2. The preparation method of the double-network versatile hydrogel with antibacterial and drug sequential release capabilities according to claim 1, wherein the mass ratio of the methacrylate silk fibroin to the glycidyl methacrylate functionalized quaternized chitosan is 5:1; the polydeoxyribonucleotide is present in an amount that is 0.01% of a total mass of the methacrylate silk fibroin and glycidyl methacrylate functionalized quaternized chitosan; the lithium phenyl(2,4,6-trimethylbenzoyl) phosphinate is present in an amount that is 0.2% of the total mass of the methacrylate silk fibroin and glycidyl methacrylate functionalized quaternized chitosan; and the drug-loaded micelles are present in an amount that does not exceed 1% of the total mass of the methacrylate silk fibroin and glycidyl methacrylate functionalized quaternized chitosan.

3. The preparation method of the double-network versatile hydrogel with antibacterial and drug sequential release capabilities according to claim 1, wherein a wavelength of the ultraviolet is 405 nm and a power is 3 W.

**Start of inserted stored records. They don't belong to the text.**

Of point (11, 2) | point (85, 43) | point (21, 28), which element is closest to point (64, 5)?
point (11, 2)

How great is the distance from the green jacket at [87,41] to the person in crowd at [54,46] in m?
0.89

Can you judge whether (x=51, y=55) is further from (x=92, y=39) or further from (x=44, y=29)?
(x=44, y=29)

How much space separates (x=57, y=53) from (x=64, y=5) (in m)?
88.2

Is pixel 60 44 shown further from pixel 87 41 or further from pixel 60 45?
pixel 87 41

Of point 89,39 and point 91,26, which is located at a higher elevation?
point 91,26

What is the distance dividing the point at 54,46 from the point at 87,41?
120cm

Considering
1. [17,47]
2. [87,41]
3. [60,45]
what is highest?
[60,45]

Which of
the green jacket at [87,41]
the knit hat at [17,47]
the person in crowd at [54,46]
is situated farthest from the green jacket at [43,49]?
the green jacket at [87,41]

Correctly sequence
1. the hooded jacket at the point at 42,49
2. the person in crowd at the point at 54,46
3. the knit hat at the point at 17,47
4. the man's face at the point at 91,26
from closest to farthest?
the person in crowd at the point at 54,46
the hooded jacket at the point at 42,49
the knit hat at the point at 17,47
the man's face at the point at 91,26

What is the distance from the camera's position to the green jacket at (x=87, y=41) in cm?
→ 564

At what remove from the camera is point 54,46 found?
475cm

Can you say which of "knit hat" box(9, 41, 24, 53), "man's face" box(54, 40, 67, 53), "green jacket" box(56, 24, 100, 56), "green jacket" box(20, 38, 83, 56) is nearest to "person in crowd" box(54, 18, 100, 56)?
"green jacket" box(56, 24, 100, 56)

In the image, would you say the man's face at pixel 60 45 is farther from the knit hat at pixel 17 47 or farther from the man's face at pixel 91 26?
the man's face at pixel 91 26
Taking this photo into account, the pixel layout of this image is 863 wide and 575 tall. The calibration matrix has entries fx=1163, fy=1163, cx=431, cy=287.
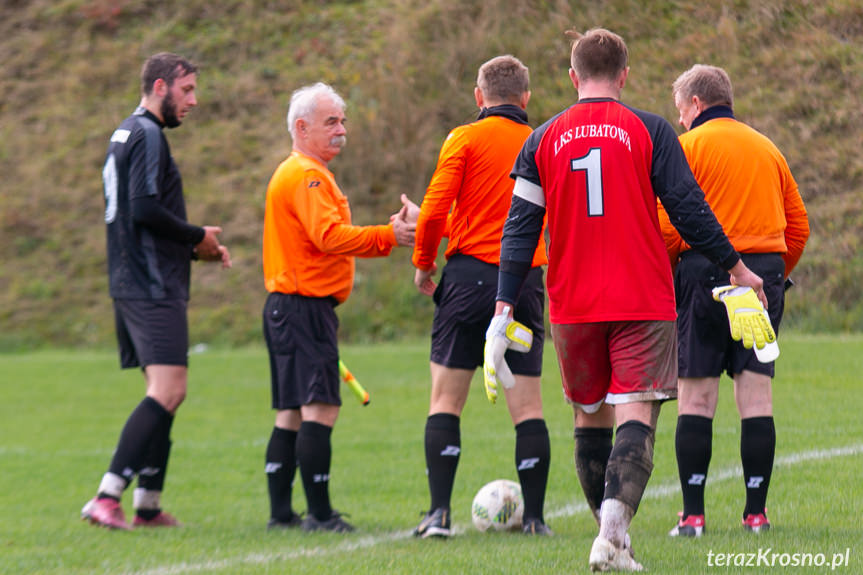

4. The preparation method of the double-network versatile hydrogel with antibacterial and drug sequential release capabilities according to claim 1, wherein the mass ratio of 4-(4-hydroxymethyl-2-methoxy-5-nitrophenoxy)butyric acid to tert-butoxycarbonyl-polyethylene glycol-amino to 1H-benzotriazol-1-yloxytripyrrolidinophosphonium hexafluorophosphate to trifluoroacetic acid to D/L-lactide to glycoluril to stannous isooctoate is 0.25:5:1.5:0.15:0.2:0.05:0.005.

5. The preparation method of the double-network versatile hydrogel with antibacterial and drug sequential release capabilities according to claim 1, wherein the mass ratio of the precipitate obtained in step (2) to the drug is 5:1.

6. The preparation method of the double-network versatile hydrogel with antibacterial and drug sequential release capabilities according to claim 1, wherein the reaction duration in step (1) is 1 h; and the reaction temperature in step (2) is 130° C. and the reaction duration is 12 h.

7. A double-network versatile hydrogel with antibacterial and drug sequential release capabilities prepared by the method according to claim 1.